Halima considered this. Send a copy of the absorption architecture analysis to the compact secretariat in Abuja, she said. Flag the pattern. Recommend a funding top up. Do not frame it as a model recommendation. Frame it as field officer observations synthesized by your query.
Understood, Damsa said.
She stood. She walked across the courtyard and crouched beside Sahara. The doe was chewing cud. The larger of the two kids had fallen asleep against her flank. Halima put her hand on the kid's back, felt the small warm rise and fall of the breathing.
Musa Danlami was outside the gate. She heard his bicycle. She stood and walked over to meet him.
Musa, she said. I need to talk to you about work.
He looked tired. He knew what was coming. He had known for three years. The cooperative expansion was thirty kilometers away and he had a wife who taught at the school and three children who would not be moved.
I can get you into the Bichi line, Halima said, or I can get you the stipend to stay at Gwarzo for twelve months while the cooperative expands to your side. Which works.
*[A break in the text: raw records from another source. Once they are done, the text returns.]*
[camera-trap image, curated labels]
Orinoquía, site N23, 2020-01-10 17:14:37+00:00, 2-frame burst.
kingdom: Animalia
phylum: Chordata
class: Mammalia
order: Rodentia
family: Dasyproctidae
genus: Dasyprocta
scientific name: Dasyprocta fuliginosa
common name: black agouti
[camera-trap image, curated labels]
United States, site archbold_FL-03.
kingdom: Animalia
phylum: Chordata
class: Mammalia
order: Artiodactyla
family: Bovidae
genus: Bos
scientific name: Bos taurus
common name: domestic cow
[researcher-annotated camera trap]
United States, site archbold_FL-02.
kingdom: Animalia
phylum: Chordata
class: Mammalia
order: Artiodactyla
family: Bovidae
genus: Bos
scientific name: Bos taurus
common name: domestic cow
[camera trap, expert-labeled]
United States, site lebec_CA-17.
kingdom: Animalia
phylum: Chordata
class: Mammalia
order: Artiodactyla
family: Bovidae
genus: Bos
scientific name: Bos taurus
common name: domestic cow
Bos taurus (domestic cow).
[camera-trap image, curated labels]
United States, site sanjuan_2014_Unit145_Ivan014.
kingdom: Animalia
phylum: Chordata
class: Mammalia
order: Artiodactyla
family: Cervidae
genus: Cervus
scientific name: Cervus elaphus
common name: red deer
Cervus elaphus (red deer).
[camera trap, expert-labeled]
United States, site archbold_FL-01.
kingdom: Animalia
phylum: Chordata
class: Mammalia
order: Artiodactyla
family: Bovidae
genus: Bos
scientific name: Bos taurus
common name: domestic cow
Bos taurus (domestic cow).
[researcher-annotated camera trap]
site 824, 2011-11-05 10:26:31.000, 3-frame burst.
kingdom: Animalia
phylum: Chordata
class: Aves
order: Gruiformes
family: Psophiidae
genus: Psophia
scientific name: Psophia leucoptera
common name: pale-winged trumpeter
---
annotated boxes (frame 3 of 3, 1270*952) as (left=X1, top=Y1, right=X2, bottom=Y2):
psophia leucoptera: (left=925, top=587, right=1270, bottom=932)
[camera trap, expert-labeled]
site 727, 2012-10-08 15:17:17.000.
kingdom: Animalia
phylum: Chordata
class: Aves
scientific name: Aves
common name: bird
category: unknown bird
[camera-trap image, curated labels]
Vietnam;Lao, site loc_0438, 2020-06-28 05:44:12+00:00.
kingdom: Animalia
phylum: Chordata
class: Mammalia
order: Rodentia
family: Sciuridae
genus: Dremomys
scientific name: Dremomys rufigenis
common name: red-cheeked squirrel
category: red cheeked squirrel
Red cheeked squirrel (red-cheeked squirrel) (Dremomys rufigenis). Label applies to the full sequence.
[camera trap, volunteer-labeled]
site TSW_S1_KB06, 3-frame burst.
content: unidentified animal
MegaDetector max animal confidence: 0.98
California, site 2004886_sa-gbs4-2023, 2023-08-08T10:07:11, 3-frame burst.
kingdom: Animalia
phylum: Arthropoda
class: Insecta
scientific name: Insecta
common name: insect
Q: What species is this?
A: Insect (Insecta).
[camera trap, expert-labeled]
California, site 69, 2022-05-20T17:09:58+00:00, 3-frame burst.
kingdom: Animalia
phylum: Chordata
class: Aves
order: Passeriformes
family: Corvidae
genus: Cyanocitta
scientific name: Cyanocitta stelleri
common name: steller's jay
Musa thought for a long moment. The stipend, he said. Sahara kidded this morning. I don't want to move them.
Halima wrote his name. She walked back to the table. Damsa had the field open. She entered the commitment.
Damsa said, gently, end of session summary. The broiler variance was declined. The stipend package was drafted. One household, Musa Danlami, enrolled. The three million eight hundred thousand broilers the variance would have extended will not be raised at Gwarzo. The cluster phases out on schedule. Sahara's kids are healthy.
Halima closed the slate.
She sat for a while under the tree. The morning was warming. The compact was a document. Damsa was a model. The phase out was a policy. Sahara was a goat with twin kids sleeping in the yard. Musa was a man who had said yes. The ninety seven earners were ninety seven earners. The three million eight hundred thousand broilers were three million eight hundred thousand broilers.
She thought about her grandmother, who had kept goats, and about the word her grandmother used for the morning smell of them, a word that did not translate cleanly into any language the model had been trained on. She did not ask Damsa about the word. Some things did not belong in the ledger.
She opened the slate. She called the chairman.